* Work instructions *
Your task is to transcribe the entries below exactly, beginning with the line containing "this 700×380 image." and ending with the final line, and to add nothing else.

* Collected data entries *

+ + +

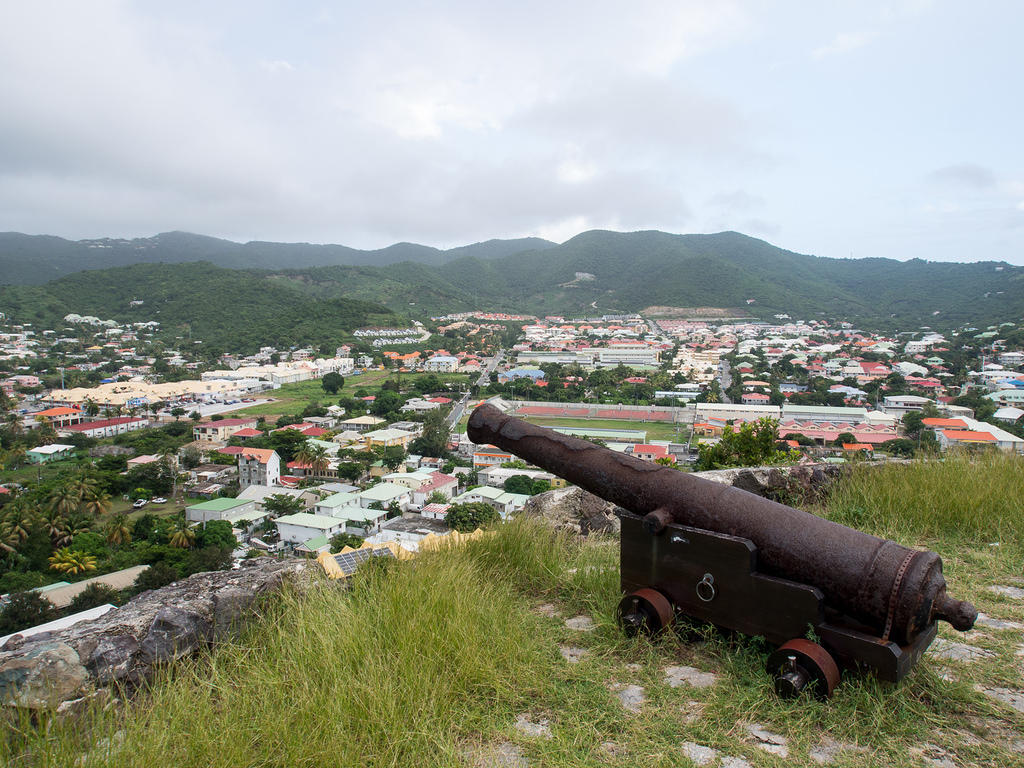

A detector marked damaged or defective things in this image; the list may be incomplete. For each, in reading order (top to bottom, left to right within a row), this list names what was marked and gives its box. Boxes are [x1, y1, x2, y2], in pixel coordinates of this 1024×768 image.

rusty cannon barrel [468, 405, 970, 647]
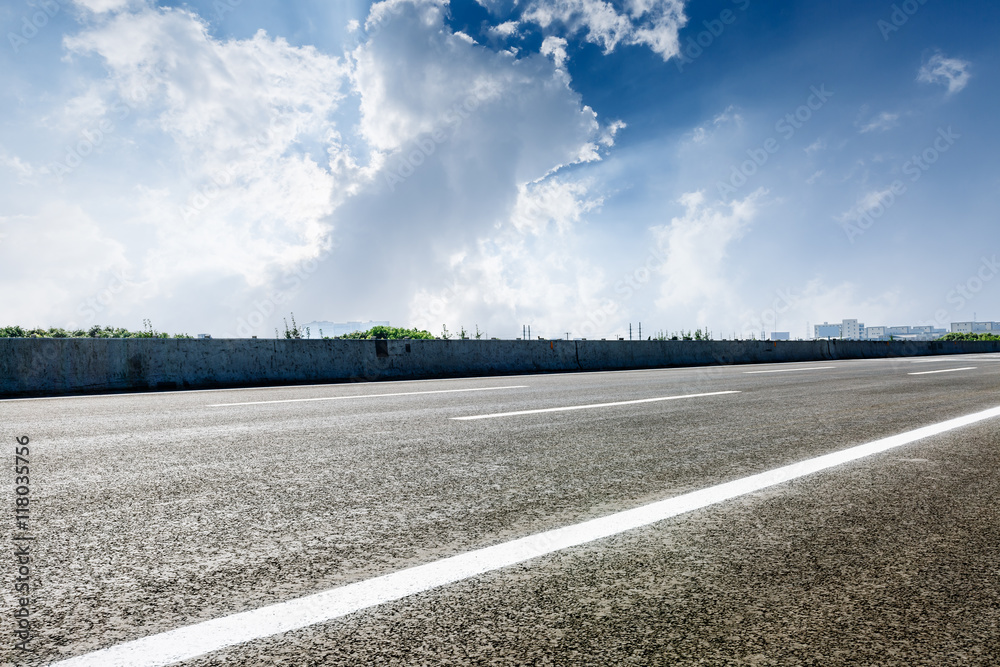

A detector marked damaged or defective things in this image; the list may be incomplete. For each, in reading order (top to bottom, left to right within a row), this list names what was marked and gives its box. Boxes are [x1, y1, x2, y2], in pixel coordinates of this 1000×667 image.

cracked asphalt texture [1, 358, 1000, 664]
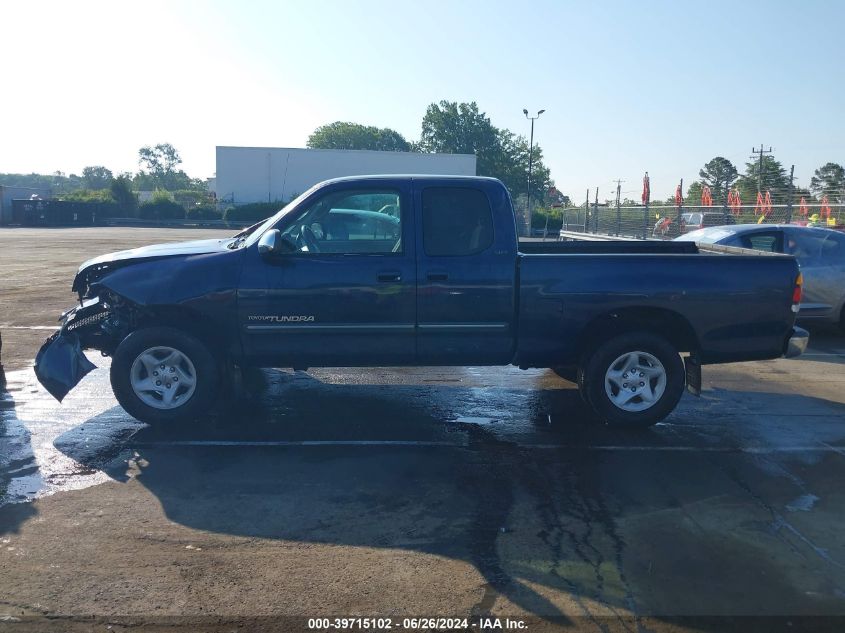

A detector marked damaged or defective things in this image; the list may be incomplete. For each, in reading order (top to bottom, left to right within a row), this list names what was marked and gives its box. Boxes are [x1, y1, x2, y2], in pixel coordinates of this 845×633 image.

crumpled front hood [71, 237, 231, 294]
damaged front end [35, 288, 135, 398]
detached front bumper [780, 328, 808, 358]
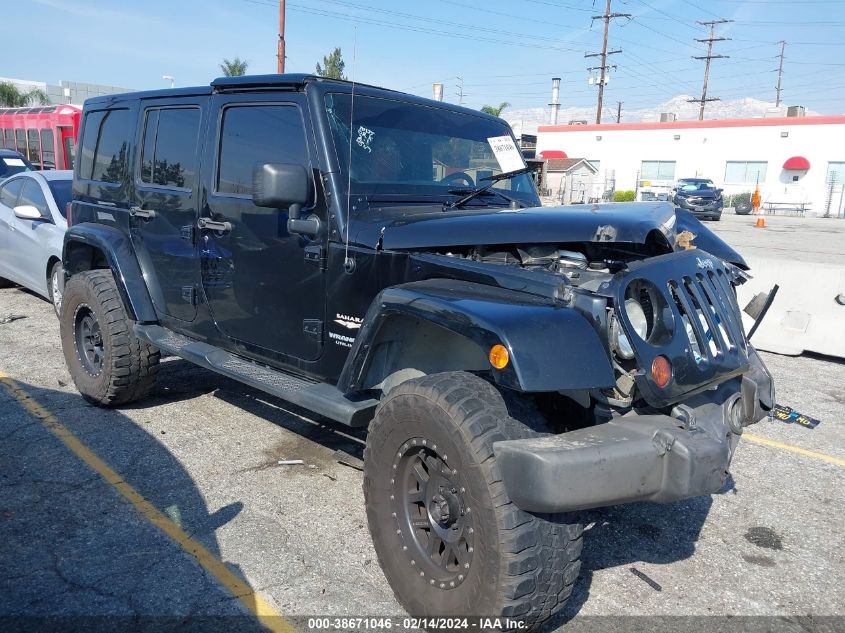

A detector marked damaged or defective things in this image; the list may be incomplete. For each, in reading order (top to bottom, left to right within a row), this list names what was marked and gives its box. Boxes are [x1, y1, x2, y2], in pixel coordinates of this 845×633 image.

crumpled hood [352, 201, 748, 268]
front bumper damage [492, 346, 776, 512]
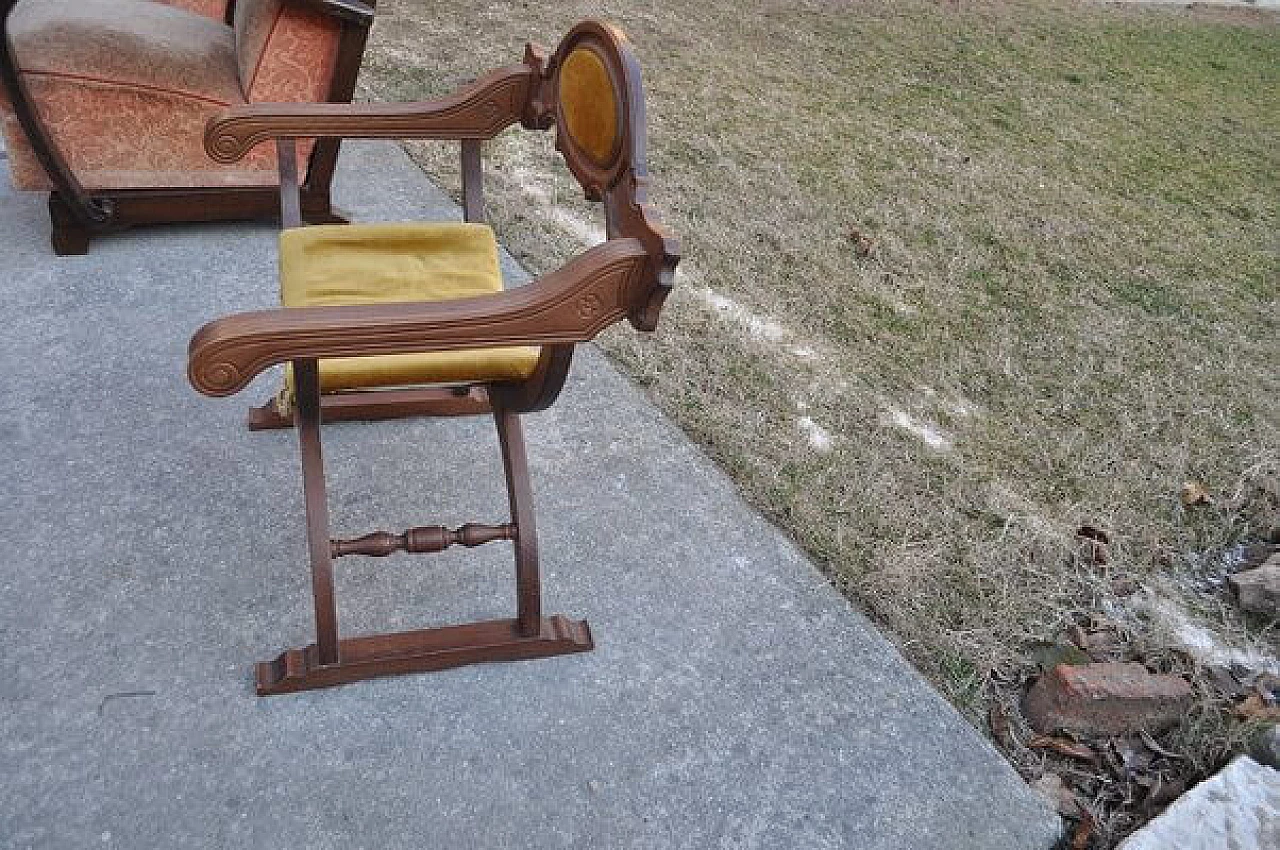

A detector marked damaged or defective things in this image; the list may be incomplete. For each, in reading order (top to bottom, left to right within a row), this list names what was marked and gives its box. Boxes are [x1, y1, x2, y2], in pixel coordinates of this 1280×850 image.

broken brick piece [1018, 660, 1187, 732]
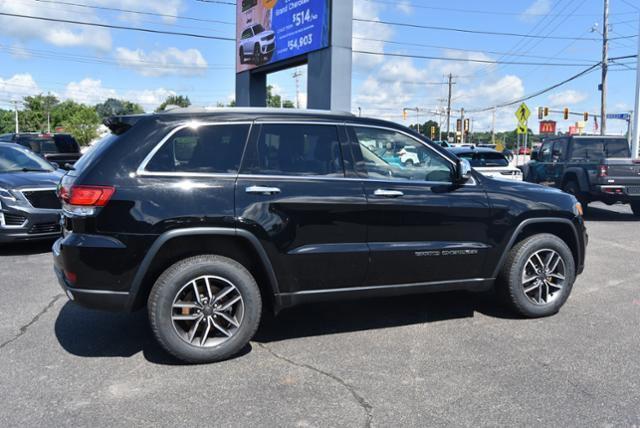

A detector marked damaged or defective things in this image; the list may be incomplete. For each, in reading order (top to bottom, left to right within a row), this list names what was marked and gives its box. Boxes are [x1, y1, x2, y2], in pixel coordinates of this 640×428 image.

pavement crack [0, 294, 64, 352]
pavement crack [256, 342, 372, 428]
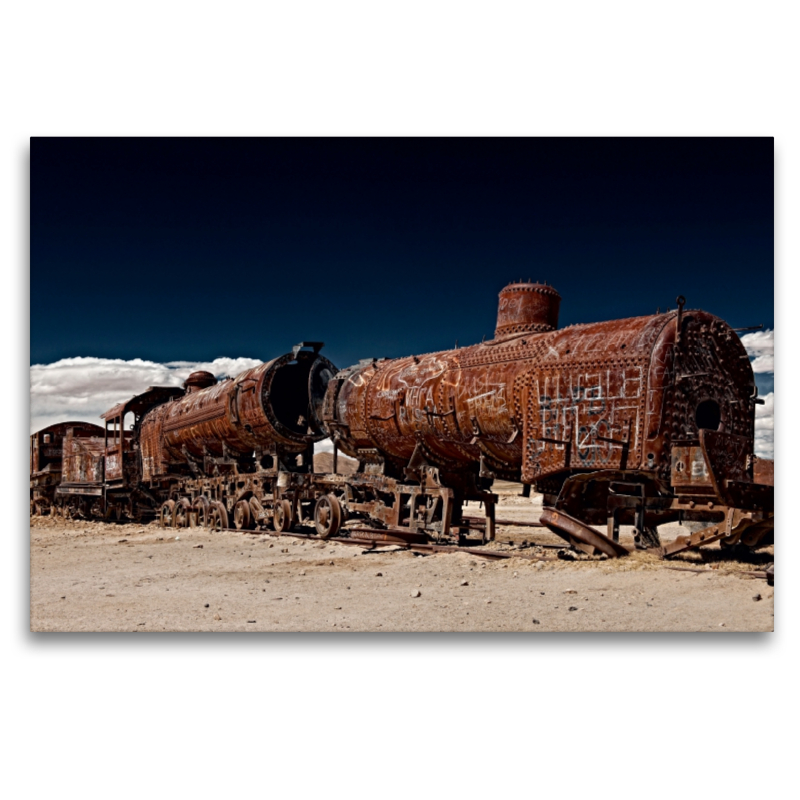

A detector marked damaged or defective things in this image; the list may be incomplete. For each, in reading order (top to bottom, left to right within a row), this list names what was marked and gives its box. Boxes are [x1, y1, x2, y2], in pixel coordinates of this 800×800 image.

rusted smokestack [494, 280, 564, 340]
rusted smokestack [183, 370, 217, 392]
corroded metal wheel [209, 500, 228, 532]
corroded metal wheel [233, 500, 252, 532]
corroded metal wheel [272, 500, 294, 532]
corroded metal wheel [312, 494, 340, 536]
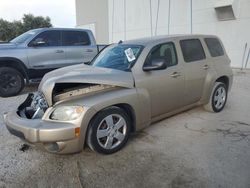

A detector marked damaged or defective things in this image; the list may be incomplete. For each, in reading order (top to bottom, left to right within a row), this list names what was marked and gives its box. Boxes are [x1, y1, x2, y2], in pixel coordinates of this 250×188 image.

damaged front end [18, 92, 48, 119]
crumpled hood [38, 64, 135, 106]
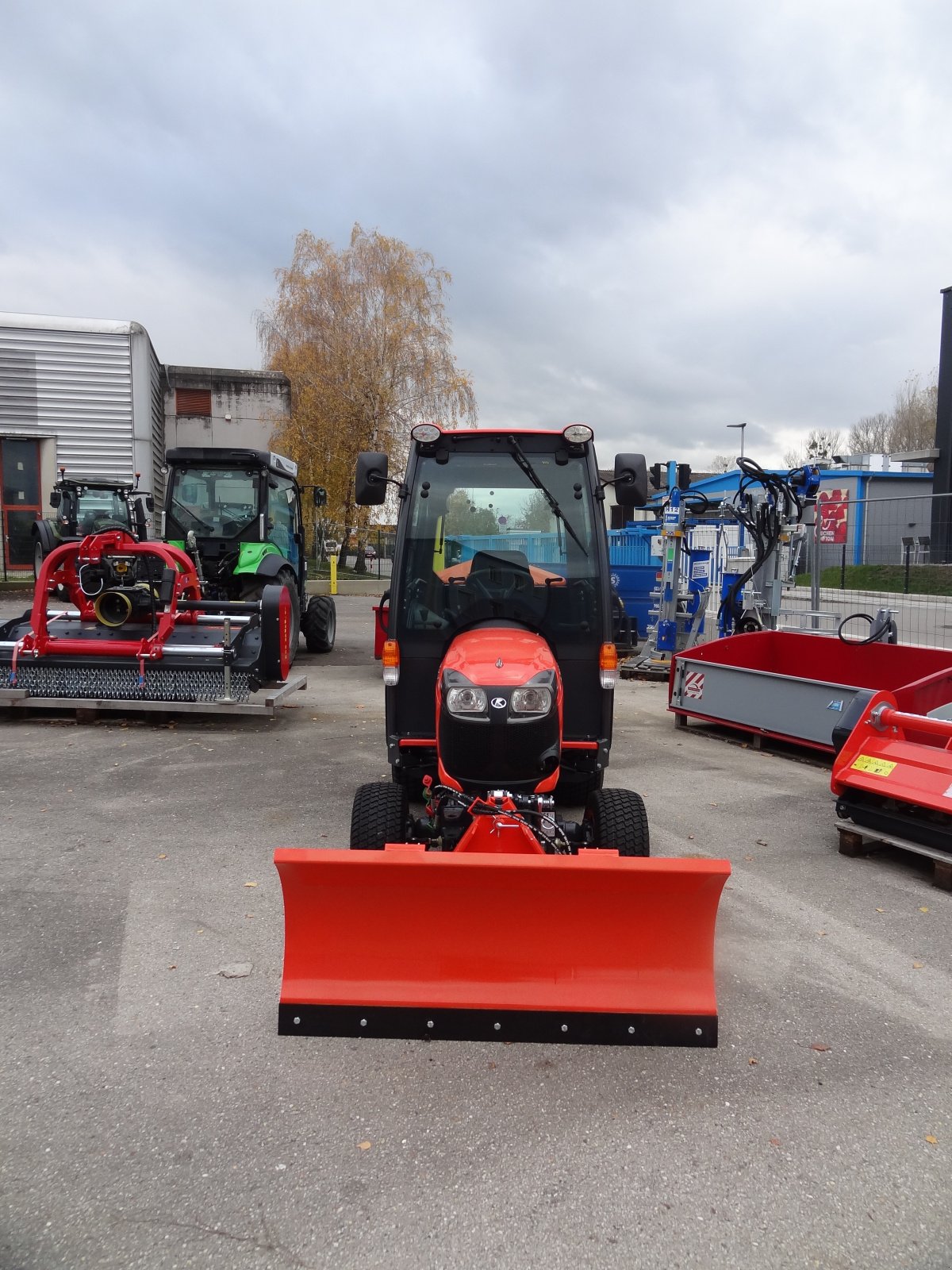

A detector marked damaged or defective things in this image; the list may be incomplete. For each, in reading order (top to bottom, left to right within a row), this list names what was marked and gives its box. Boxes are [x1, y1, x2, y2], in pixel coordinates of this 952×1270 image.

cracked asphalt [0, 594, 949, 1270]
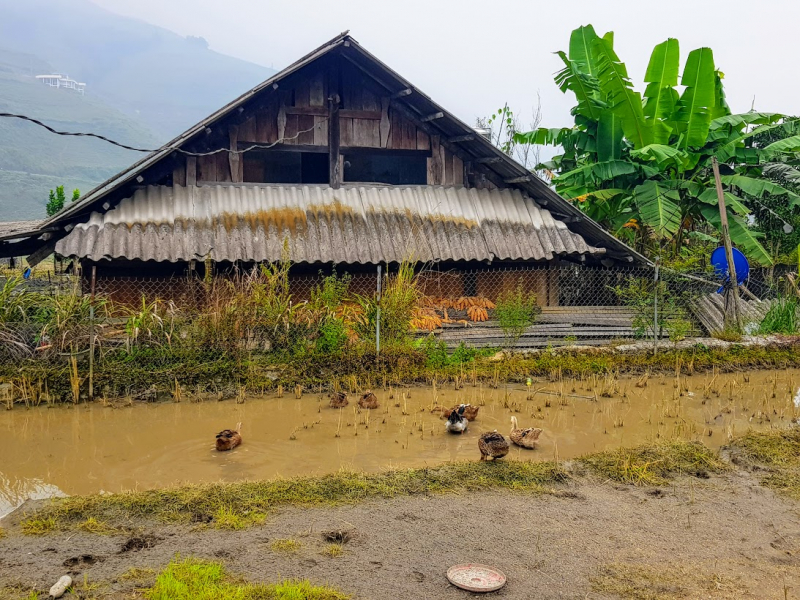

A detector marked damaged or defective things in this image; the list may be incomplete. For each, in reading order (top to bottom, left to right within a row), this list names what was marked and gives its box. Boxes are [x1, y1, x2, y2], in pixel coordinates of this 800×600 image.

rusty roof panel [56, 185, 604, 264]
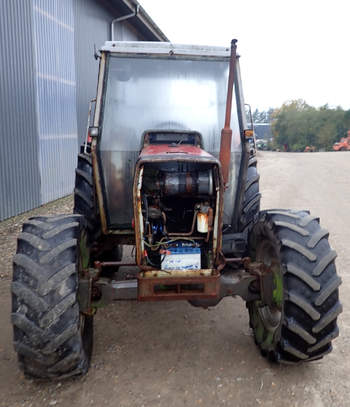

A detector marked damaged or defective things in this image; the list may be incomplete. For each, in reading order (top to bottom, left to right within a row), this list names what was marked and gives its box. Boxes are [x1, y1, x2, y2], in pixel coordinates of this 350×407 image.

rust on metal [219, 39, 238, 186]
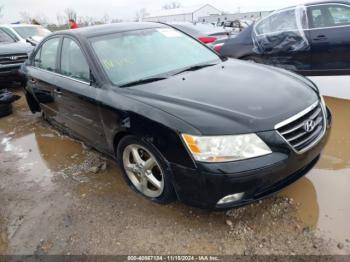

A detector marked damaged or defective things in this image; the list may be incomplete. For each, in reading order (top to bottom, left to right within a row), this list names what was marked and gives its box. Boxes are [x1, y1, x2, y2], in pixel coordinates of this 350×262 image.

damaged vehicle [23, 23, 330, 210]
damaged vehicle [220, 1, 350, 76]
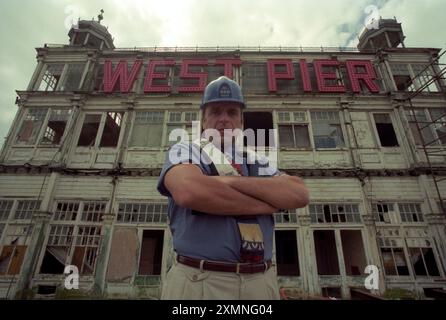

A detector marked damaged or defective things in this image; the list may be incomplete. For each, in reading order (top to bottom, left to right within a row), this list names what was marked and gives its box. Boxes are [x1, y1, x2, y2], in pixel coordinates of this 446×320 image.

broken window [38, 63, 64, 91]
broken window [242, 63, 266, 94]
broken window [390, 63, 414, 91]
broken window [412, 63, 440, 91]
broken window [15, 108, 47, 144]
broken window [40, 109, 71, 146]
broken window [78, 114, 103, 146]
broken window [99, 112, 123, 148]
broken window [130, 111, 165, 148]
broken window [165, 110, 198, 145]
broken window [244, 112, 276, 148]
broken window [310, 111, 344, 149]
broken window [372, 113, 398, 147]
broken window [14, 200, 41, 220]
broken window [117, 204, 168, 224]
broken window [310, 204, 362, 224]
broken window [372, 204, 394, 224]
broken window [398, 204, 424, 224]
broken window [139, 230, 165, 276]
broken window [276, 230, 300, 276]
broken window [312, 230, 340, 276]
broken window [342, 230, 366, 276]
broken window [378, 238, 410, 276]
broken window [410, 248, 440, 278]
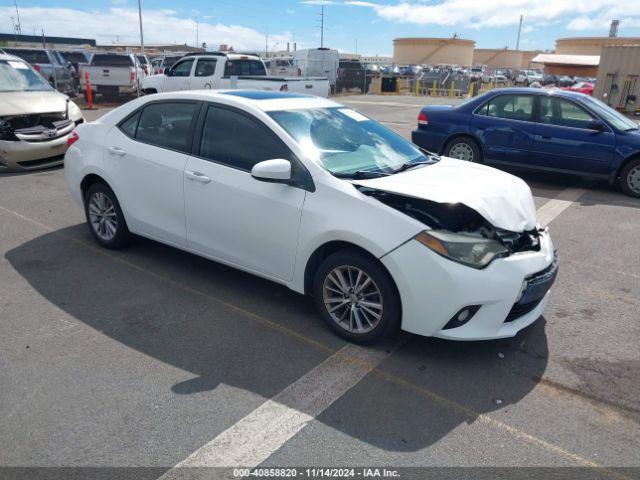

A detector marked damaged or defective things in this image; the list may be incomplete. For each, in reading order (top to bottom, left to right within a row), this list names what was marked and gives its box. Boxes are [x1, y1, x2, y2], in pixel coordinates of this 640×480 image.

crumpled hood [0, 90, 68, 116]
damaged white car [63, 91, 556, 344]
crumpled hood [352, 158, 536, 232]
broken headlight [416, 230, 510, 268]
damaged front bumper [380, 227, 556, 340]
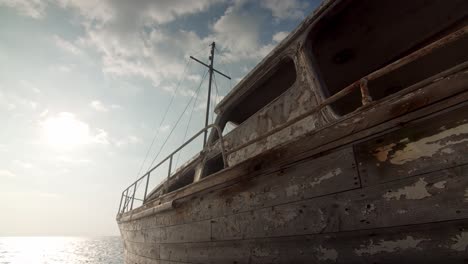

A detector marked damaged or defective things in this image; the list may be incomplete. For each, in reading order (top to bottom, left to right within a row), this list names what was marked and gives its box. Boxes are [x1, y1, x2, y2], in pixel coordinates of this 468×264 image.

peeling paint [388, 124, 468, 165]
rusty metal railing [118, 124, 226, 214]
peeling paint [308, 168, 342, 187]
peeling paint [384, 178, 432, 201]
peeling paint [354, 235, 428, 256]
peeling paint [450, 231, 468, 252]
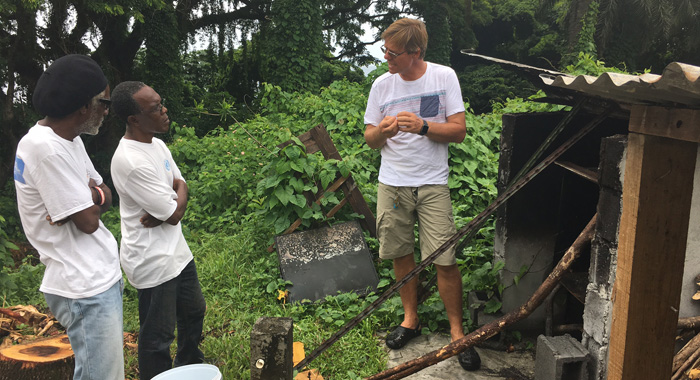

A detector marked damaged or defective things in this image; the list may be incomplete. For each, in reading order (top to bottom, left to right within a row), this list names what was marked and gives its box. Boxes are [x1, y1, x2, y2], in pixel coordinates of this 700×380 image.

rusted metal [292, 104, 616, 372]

+ + +

* Your response *
A detector marked damaged or defective things in this image; the list may be incomplete. For each, in reading order (top to bottom, left to right within a row), this list names what was marked and gives its box. Boxes are [x1, y1, x2, y2], in pixel coordinates of this 700×380 image.

rusted metal [292, 104, 616, 372]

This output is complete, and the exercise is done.